• _Verilen problem A_
Lütfen Antakya metninde "Yürüdüm. Kahve içmek" sözlerinden "bir kişilik sokaklarına." sözlerine kadar uzanan kısmı hiç değiştirmeden yazın.
• _Verilen problem B_
Antakya metnini kaldığı yerden devam ettirin.

• _Seçilen bölüm_
· · · ·

Dönüp baktım. Kocaman harflerle “Damsız girilmez” yazısı gözümü çarptı.
“Damım yok ki… Nasıl buyurayım?”
“Takma kafanı! O kadar yazının içinde Dam kısmını okuyorsun. Samandağ’ı oku, şarabı oku…”
Yürüdüm. Kahve içmek istedi canım. Yükselen müziğin içinde süzülüp, ışıltılı dar sokaklardan duvarları sürtünerek giderken, aradığım kahveyi buldum. Bir “Süvari” söyledim. Nargile söylemeyi karar veremedim. Bugün dolaşmak istiyorum. Selevkos gibi atımın çıkardığı nal seslerini dinlemek, Antakya’yı içimi çekip, yukarı, yıldızlara doğru atımı sürmekgeliyor içimden.
Süvari içimi sonrası, attım kendimi yeniden Antakya’nın bir kişilik sokaklarına.
Sokakların içinde kaybolup giderken, arkamdan, tanıdık kalın bir ses;
“Hoca nereye! Bizi görmek, zahmet veriyor sanırım?”

· · · ·

• _Toplanan veriler_
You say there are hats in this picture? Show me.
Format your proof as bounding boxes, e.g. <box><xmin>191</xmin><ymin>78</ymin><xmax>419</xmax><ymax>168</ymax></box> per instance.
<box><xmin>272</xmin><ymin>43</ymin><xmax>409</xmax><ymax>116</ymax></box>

· · · ·

• _Yazılı cevap A_
Yürüdüm. Kahve içmek istedi canım. Yükselen müziğin içinde süzülüp, ışıltılı dar sokaklardan duvarları sürtünerek giderken, aradığım kahveyi buldum. Bir “Süvari” söyledim. Nargile söylemeyi karar veremedim. Bugün dolaşmak istiyorum. Selevkos gibi atımın çıkardığı nal seslerini dinlemek, Antakya’yı içimi çekip, yukarı, yıldızlara doğru atımı sürmekgeliyor içimden.
Süvari içimi sonrası, attım kendimi yeniden Antakya’nın bir kişilik sokaklarına.

• _Yazılı cevap B_
Döndüm. Baktım. Bakkal Recep (Saydam). Hani Leban Humusçusunu geçip, Affan kahvesine kıvrıldığında köşedeki bakkalın sahibi. Elinde kocaman iki su şişesi…
“Hayırdır. Dükkânı boş bırakmazdın.”
Elindeki şişeleri hafifçe kaldırarak;
“Bunlar tini sosyetik adı boğma… Allah’ıma yağ gibi. Boğazı dokunmadan, akıp gidiyor.”
Birlikte yürüdük, 56 yıldır açık hava meyhanesine çevirdiği dükkânına doğru. Dükkânın önü müdavim boğmacılarla dolu, bekliyorlar! Recep’in elinde şişeleri görünce gözleri güldü. Burasını bank üzerinde açık hava meyhanesi olarak anlatırım tanıdıklara…Mekanın elli altı yıldır oluşturduğu bir kültürü var. Meze verilmez. Çevrede dolaşan arabacılardan mevsimine göre ne varsa ya da Şekerci Naim’den alınan yüz gram ‘sosyete’ fıstığı. Kendine özgü müşteri profili oluşmuş.Avurtları çökmüş, kirli sakallı olacaksın veya yeni yetme genç!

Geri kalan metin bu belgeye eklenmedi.